TEXT SECTION:
Ideal surface for a perfect lens

Question

in this physics lecture, on slide 15-16, it is found that the ideal surface for a perfect lens (which maps a plane wavefront into a perfect spherical wavefront, i.e. which makes focus all input parallel rays into one point) can be an hyperbola or an ellipsoid according to the refraction index ratio being higher or lower than 1:

Now, I don't understand this result quite well. My doubts are:

• Imagine the rays start from right (being parallel). In case of an hyperbola, they are already in glass and then go into air. In case of an ellipsoid, they are in air and then go into glass. None of them are actually the common "thin lens" we usually study in basic optics (air - lens - air). How could we adapt these results to a thin lens? Should it have a hyperbolic/ellipsoid shape on both sides?

• I cannot visualize why a spherical surface is not ideal to map a plane wavefront into a spherical wavefront. A spherical surface slow down the input plane wavefront points in a spherical wave. I find strange that this does not occur, whilst the ideal surface are hyperbola and ellipsoid!

WHAT TO PRODUCE:
In the thread on the ideal lens surface, what determines whether the ideal surface is a hyperbola or an ellipsoid?

DATA LINES:

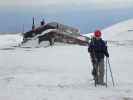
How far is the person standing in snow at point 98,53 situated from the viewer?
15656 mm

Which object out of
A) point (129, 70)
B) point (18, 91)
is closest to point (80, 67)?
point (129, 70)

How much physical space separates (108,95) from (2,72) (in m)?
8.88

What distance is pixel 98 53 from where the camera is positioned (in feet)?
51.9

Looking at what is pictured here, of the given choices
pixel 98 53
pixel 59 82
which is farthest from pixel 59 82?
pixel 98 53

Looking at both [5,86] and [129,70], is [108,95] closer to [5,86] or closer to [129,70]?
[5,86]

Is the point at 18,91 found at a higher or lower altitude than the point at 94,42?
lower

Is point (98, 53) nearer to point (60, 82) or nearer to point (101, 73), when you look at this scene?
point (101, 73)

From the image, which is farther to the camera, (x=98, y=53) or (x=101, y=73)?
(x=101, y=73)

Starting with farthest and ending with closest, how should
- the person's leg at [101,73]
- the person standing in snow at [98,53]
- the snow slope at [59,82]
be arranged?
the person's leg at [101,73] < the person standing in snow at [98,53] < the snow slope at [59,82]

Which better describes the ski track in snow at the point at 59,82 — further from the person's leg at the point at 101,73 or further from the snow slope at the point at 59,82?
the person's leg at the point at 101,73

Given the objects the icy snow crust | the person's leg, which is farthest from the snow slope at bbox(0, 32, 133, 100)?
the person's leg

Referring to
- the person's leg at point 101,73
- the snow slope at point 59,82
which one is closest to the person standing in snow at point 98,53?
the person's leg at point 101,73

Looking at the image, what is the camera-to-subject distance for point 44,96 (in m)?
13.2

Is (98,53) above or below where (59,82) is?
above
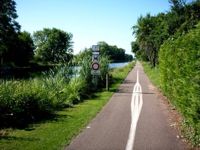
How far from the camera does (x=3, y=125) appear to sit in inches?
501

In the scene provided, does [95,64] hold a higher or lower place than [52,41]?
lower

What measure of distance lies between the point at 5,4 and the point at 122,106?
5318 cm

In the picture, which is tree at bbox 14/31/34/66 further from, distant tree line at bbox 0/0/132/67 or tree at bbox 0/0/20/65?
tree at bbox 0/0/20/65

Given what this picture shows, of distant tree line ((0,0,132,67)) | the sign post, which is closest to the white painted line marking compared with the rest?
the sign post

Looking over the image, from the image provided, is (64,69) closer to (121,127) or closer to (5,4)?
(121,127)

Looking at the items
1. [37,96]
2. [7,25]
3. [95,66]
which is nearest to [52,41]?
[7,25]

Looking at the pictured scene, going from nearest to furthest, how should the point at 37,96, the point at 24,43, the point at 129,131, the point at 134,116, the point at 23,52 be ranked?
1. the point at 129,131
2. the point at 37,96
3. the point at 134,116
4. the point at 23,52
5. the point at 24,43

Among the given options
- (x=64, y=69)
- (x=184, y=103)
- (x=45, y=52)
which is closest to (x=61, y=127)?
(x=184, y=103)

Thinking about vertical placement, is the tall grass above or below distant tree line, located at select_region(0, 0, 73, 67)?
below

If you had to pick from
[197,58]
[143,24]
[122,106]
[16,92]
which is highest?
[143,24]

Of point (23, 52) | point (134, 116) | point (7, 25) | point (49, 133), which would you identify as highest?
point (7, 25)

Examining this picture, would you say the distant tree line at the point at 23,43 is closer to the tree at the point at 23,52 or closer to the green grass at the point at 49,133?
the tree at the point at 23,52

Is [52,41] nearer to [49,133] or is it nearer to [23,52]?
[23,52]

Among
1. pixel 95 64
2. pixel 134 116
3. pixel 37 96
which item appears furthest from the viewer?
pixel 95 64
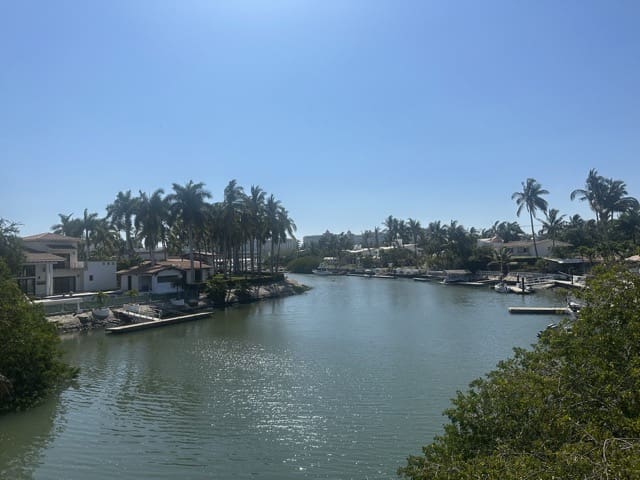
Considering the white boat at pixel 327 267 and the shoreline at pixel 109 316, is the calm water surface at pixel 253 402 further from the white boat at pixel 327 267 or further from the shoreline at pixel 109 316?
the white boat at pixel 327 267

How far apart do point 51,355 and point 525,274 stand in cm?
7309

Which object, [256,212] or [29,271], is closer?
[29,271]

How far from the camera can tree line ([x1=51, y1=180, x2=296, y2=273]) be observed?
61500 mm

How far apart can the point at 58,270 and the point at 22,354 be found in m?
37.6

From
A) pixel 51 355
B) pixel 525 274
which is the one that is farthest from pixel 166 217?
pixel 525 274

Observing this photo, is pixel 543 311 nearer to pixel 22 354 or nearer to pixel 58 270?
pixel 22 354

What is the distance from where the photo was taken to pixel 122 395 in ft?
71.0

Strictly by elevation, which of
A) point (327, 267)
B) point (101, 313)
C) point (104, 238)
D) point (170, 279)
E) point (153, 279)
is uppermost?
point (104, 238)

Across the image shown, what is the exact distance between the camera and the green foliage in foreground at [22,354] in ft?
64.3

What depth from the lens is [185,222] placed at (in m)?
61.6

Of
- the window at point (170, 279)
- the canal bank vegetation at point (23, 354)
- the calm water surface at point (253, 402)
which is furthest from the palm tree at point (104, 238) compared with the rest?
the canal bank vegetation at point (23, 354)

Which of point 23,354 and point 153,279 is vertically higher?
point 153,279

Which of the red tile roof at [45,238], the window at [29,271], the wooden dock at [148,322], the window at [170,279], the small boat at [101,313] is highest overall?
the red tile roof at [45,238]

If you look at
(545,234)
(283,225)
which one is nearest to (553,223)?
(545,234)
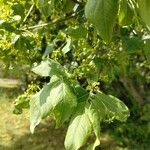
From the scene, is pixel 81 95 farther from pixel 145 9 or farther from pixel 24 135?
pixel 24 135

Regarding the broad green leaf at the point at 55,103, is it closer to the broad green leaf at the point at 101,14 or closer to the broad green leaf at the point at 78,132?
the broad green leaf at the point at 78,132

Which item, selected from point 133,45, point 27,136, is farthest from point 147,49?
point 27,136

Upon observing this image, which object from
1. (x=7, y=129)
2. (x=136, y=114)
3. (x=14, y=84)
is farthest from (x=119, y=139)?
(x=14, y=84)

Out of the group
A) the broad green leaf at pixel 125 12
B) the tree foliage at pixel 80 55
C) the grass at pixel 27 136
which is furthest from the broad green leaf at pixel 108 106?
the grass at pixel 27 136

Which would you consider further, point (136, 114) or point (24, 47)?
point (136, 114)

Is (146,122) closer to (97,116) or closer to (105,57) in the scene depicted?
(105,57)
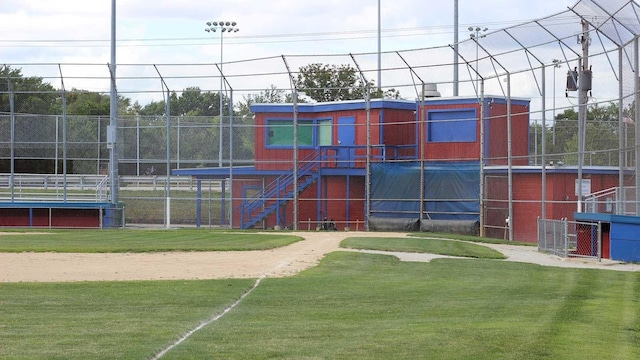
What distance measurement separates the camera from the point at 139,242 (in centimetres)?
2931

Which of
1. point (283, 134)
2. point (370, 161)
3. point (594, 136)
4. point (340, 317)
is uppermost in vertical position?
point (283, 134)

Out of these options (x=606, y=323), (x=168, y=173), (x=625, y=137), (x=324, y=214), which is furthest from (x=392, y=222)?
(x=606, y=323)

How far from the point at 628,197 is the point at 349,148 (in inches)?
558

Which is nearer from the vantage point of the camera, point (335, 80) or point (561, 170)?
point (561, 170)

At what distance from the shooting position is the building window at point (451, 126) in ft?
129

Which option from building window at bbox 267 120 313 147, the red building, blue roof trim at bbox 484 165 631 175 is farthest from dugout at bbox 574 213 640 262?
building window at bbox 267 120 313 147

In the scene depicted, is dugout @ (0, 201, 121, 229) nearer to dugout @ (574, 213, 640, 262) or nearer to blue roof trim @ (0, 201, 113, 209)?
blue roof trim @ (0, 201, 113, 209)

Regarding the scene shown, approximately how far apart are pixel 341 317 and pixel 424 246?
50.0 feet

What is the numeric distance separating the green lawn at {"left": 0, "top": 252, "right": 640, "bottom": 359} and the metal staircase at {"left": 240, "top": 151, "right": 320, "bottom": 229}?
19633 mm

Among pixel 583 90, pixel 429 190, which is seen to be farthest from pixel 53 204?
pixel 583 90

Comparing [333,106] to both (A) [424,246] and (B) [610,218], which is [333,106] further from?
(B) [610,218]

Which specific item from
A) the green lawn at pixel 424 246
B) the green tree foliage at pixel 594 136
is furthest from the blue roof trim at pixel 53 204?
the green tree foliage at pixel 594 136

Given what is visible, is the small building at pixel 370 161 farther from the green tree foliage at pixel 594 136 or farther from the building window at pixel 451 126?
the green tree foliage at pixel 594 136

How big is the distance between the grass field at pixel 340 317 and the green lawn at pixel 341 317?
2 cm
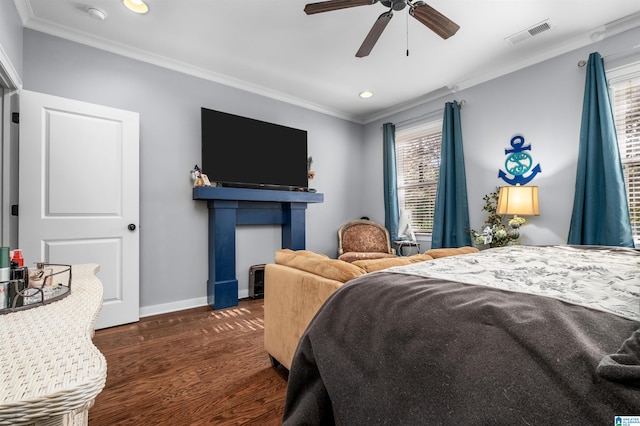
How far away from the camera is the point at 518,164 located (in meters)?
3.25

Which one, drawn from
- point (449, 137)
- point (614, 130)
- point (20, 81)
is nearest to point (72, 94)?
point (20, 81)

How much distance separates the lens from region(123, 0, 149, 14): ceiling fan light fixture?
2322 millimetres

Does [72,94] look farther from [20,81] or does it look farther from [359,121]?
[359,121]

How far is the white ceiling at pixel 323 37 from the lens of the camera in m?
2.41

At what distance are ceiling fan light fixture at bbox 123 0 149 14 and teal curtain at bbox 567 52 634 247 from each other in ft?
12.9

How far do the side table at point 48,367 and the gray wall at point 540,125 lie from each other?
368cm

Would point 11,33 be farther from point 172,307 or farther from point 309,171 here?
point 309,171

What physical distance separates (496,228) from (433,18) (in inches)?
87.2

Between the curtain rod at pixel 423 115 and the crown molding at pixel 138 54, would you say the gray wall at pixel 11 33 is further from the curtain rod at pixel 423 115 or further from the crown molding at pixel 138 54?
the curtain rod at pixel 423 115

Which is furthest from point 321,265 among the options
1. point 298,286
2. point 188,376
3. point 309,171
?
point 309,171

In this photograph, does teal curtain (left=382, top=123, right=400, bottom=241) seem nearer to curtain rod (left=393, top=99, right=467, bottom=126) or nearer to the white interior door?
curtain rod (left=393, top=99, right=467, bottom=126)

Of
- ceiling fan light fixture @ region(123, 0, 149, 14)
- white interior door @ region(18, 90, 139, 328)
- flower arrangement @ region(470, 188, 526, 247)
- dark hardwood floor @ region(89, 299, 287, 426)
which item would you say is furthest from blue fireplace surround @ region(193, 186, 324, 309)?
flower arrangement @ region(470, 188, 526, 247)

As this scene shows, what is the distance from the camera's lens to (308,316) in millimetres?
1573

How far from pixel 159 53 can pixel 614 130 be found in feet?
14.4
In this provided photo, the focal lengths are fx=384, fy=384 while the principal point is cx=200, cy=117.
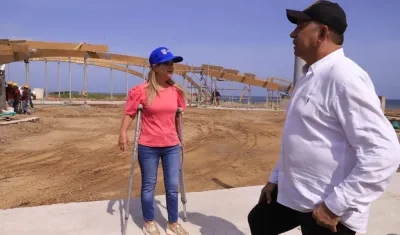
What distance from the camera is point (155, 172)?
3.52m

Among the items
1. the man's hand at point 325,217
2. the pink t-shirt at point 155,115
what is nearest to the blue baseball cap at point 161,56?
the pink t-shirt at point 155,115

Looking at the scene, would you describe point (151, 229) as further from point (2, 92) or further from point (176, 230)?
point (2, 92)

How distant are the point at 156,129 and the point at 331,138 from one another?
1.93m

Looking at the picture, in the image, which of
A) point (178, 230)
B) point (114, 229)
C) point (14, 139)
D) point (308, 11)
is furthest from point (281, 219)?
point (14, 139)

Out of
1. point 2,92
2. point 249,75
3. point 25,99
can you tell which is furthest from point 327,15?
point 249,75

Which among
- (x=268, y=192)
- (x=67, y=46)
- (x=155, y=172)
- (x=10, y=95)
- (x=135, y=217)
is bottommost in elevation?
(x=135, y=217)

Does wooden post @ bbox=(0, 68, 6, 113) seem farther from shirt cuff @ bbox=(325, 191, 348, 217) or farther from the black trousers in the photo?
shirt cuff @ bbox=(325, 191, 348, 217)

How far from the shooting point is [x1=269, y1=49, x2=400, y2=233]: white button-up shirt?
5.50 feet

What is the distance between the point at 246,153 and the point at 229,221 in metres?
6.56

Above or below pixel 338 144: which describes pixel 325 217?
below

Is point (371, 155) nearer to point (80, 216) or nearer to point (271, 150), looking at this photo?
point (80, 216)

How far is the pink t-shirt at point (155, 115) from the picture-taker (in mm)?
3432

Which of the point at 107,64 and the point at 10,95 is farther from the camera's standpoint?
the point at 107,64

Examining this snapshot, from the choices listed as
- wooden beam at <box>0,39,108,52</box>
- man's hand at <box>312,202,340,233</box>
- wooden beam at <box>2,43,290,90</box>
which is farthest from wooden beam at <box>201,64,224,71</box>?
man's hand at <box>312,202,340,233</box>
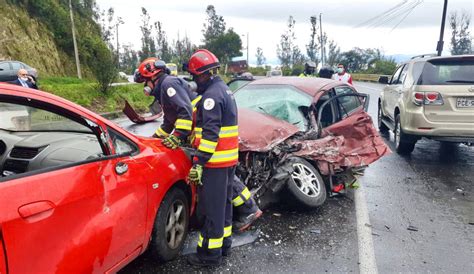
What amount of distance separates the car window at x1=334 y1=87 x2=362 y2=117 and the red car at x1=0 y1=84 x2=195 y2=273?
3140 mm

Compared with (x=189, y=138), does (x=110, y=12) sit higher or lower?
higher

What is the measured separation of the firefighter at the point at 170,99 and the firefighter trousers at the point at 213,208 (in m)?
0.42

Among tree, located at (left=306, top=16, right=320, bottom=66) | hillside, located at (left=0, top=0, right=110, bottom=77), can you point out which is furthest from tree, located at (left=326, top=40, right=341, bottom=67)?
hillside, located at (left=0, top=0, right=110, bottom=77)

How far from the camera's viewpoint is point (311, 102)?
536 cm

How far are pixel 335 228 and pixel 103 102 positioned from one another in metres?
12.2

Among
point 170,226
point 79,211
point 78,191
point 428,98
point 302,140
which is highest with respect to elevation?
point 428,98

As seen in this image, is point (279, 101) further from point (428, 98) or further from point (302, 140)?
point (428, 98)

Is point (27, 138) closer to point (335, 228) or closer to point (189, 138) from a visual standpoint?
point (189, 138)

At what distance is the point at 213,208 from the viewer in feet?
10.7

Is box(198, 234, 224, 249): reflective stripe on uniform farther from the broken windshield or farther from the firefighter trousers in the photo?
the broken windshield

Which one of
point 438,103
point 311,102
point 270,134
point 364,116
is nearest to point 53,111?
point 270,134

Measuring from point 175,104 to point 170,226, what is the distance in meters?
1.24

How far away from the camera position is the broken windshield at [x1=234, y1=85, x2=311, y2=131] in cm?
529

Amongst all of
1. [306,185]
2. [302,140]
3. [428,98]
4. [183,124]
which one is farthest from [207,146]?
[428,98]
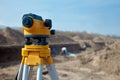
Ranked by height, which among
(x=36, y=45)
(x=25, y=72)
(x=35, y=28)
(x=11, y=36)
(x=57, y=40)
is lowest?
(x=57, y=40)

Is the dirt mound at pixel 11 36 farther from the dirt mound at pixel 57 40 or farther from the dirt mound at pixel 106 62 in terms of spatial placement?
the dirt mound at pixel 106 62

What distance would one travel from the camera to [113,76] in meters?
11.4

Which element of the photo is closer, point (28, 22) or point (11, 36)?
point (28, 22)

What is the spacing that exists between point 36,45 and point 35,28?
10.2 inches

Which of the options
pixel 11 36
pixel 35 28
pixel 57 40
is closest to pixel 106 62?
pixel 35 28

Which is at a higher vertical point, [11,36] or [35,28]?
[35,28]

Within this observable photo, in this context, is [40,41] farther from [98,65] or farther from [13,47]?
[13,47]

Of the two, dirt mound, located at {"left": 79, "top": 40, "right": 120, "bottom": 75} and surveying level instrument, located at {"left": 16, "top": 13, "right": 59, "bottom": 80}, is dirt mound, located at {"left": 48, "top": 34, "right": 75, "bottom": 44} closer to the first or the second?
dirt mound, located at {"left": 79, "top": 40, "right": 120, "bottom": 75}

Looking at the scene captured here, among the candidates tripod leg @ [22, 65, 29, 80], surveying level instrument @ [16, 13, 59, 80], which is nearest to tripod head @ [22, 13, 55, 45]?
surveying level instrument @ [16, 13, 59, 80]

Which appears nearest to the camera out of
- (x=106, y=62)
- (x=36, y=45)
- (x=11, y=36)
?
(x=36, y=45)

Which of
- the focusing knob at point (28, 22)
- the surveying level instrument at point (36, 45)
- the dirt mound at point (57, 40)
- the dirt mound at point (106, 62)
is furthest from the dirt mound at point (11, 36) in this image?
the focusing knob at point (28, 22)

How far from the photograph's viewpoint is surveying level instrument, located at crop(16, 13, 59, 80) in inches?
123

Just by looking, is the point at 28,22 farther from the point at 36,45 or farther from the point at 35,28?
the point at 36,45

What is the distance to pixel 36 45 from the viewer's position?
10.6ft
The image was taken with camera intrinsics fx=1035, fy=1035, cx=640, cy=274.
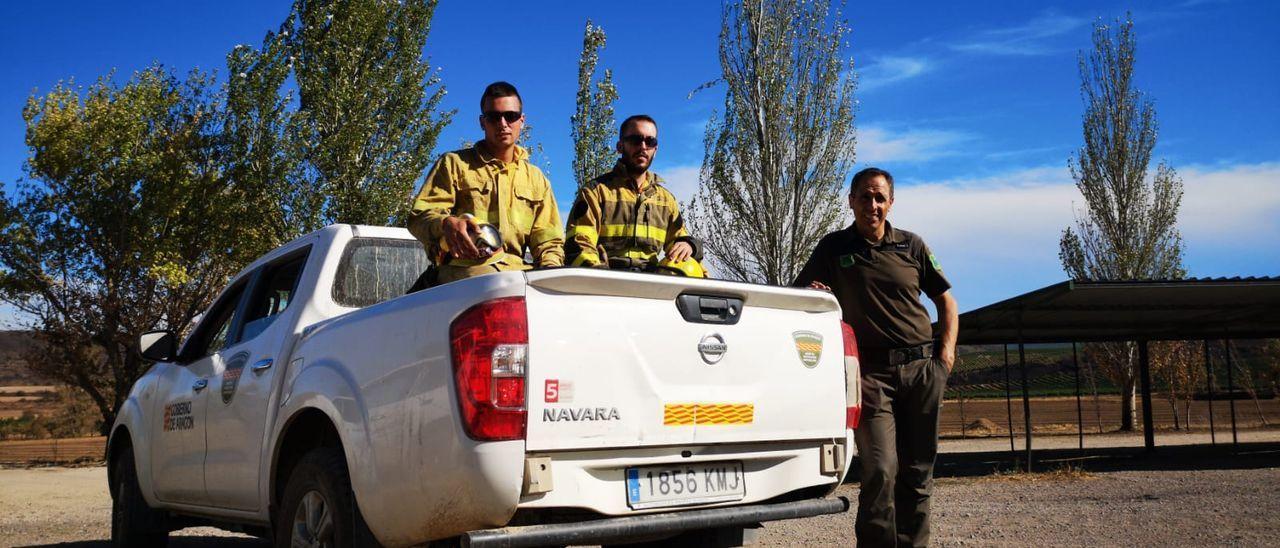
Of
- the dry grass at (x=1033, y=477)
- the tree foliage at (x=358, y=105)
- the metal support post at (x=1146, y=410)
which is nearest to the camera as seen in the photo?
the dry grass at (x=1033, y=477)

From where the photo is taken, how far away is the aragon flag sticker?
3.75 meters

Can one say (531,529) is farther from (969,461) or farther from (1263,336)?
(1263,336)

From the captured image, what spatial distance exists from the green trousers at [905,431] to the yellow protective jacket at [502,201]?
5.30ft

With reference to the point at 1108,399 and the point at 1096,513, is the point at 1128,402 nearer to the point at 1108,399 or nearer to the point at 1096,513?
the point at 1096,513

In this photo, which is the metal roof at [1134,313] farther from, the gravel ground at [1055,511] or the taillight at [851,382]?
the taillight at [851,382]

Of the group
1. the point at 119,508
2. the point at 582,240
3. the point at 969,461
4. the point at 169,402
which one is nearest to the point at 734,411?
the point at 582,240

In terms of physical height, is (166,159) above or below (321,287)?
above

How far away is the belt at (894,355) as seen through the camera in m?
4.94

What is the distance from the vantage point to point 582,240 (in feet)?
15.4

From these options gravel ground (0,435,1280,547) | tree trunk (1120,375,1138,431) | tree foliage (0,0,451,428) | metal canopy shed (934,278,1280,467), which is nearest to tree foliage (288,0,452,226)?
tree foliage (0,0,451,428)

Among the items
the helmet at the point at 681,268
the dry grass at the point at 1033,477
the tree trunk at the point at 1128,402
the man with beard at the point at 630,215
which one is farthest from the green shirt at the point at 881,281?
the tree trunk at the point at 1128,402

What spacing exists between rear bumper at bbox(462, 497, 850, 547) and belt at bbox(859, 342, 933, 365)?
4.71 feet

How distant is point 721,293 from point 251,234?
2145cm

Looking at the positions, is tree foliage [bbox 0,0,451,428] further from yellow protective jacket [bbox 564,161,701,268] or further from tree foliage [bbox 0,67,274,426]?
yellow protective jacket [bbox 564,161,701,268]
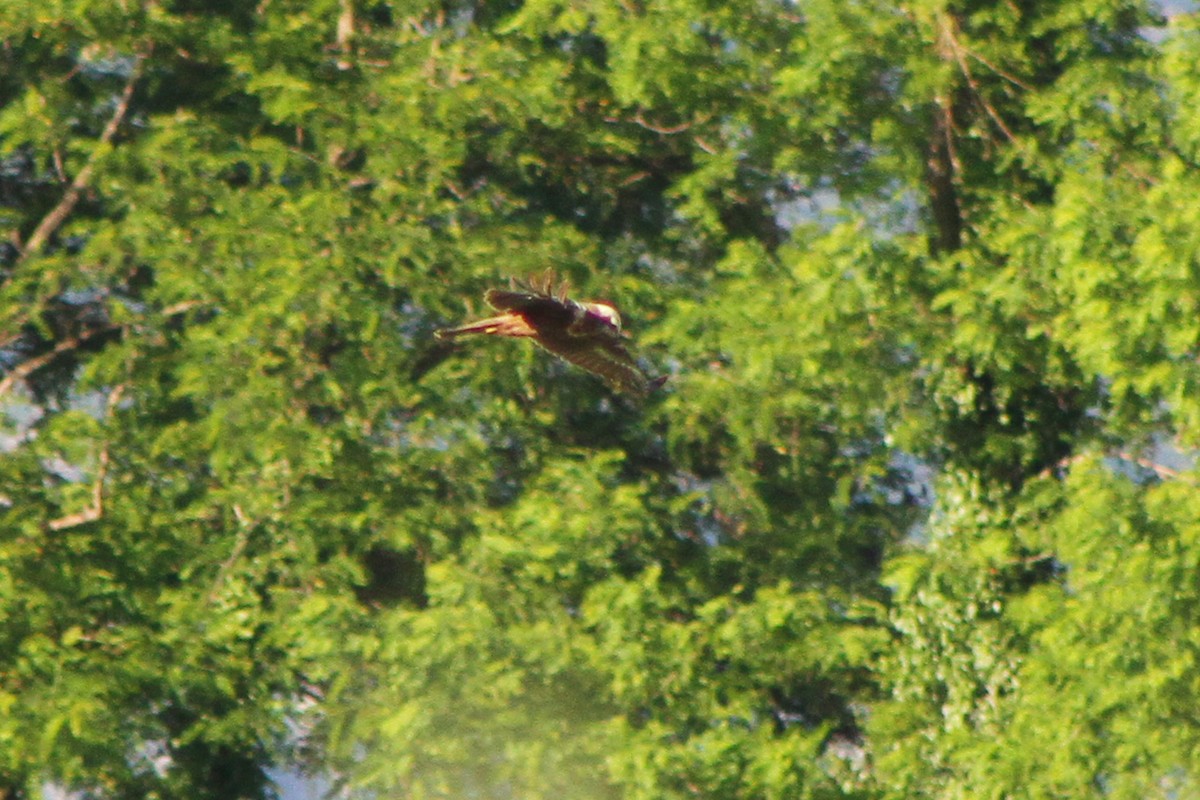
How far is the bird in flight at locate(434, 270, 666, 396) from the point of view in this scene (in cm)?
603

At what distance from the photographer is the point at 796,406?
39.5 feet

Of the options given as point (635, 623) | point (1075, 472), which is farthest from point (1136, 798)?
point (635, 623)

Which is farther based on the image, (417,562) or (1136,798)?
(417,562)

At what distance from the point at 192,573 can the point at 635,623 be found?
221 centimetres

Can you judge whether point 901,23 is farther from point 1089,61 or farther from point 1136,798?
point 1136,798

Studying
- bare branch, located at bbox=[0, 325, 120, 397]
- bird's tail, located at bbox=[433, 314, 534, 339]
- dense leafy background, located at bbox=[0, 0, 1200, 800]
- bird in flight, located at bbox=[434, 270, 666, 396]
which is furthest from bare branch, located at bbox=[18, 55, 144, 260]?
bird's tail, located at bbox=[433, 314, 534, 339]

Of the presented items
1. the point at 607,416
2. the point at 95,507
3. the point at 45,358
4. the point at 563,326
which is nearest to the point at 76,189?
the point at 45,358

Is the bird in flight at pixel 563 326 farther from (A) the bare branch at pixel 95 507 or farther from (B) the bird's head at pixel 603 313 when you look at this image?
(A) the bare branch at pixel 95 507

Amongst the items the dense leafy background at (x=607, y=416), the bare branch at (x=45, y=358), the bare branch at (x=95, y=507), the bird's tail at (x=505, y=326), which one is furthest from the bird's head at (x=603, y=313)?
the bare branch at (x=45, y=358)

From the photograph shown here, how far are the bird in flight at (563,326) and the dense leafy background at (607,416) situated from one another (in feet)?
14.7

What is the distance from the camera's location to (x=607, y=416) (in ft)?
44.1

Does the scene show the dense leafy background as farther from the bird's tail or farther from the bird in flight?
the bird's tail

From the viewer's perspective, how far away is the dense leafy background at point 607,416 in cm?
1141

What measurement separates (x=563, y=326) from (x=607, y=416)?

THE SOLUTION:
Whether the refraction index ratio is higher or lower than 1.